Lo confieso, piqué como un tailandés, me ilusioné como un luso iluso cuando leí la breve reseña donde se contaba que la novela iba de nazis ocultos en España, de sus cazadores y de sus devenires. Incluso, teniendo como tengo, alguna historia particular con uno de estos refugiados, y aprovechando las oportunidades que nos brinda la Red para comunicarnos con los autores, imaginé lo interesante que podría ser el establecer contacto con la propia Clara Sánchez, comentarle mis inquietudes, alabar su trabajo, quedar —¡¿quién sabe?!— con ella, iniciar tal vez algún romance, culminar con un hijo el fruto de nuestro amor… ¡ah, es tan fácil y tan grato dejarnos ganar por las ensoñaciones…! Pero al cabo, y tras leer la novela, tengo la certeza de que nada de esto se producirá.
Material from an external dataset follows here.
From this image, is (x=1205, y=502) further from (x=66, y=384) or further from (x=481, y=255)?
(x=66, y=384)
No. Nada de lo que me imaginaba sucede en el libro, un endeble thriller en el que en ningún momento, ni personajes, ni situaciones ni diálogos ofrecen las mínimas dosis de credibilidad. Estructurada la novela en dos voces narrativas que se van sucediendo por riguroso turno: Julián, Sandra, Julián, Sandra, Julián, Sandra… etc. lo ameno de la redacción no excusa que, en vistazo general, se eche de menos a un Renault Cuatro Latas corriendo a toda pastilla por una urbanización playera mientras suena de fondo una musiquilla de dabadabadá. Exacto: Y es que la novela, en conjunto, parece una película de los años 70 rodada en Torremolinos. O para resumir en metáfora visual, una olla llena de cientos de agujeritos por donde se escapa toda el agua de la historia.
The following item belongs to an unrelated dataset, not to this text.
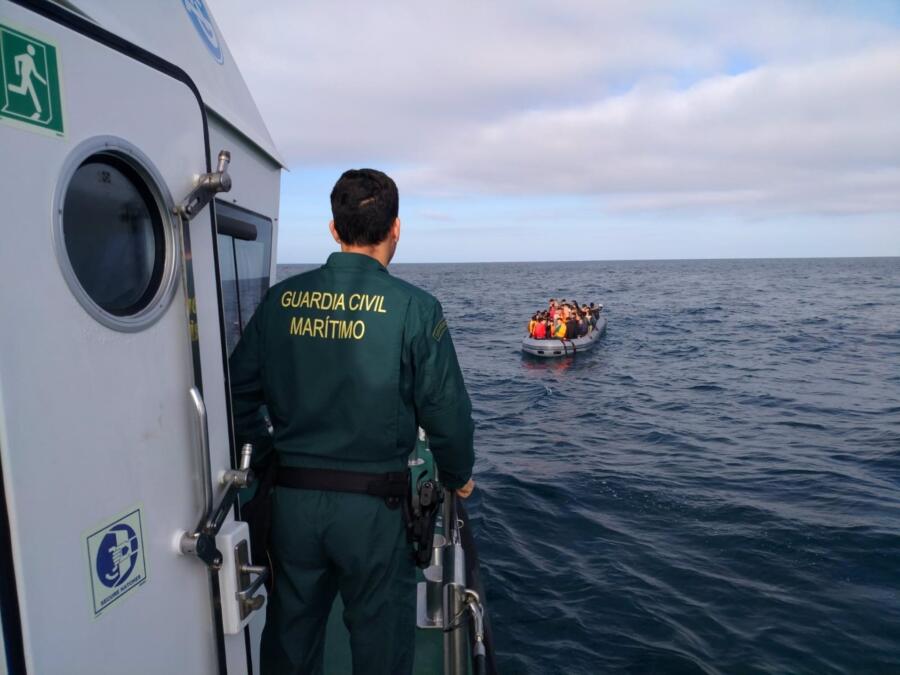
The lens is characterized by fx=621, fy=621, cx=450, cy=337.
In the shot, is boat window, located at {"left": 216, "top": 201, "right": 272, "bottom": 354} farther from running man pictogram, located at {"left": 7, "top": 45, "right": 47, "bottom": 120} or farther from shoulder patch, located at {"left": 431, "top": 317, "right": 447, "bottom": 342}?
running man pictogram, located at {"left": 7, "top": 45, "right": 47, "bottom": 120}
Julián, octogenario, republicano español residente en Buenos Aires y antiguo prisionero en el campo de Mauthausen, regresa a España para concluir su oficio de cazanazis desenmascarando a los miembros de una pequeña colonia radicada en algún punto de la costa mediterránea. Allí es donde conocerá a Sandra, la otra protagonista, muchacha que trata de ordenar su vida pasando unas vacaciones solitarias; su embarazo será la indirecta causa que la lleve a contactar con el grupo de antiguos SS y que la hará nexo entre ellos y Julián. Dicho así, el planteamiento de la novela podría resultar hasta interesante. Incluso así me lo pareció hasta… hasta… hasta la página 20 más o menos, que fue cuando me convencí de que aquello que se presentaba ante mis gafas era una calamidad insostenible.
¿Qué cómo siendo la novela tan mala (créanme, es una novela muy mala) he llegado a concluirla? Pues muy fácil, utilizando un método infalible: Co-mi-fi-cán-do-la. Esto es, convirtiendo lo pretendidamente serio en un puro disparate por el sencillo medio de cambiar las caras a los protagonistas. Me explico: Si en un principio imaginé que al vejete Julián podría encarnarlo a la perfección el omnipresente actor argentino Federico Luppi, no tardé en cambiarlo por el que fue genial cómico italiano Totò… y si Sandra, la inestable muchacha embarazada, me pareció a las primeras de cambio una de esas actrizuelas de serie televisiva patria, la bifurqué dependiendo la escena, o en la Lina Morgan más casposa de los tiempos del susodicho dabadabadá, o en una Gracita Morales con piercings y tatuajes. Fue gracias a este sencillo método como alcancé con la lectura de este engendro grandes dosis de diversión.
Concluida la novela — de la que por mucho que me esfuerce no consigo extraer nada memorable; ni una imagen, ni un personaje, ¡ni una frase!— la pregunta que surge es de las denominada de cajón… ¿cómo que el Premio Nadal fue a parar a…? Bah, no sigamos; no merece la pena.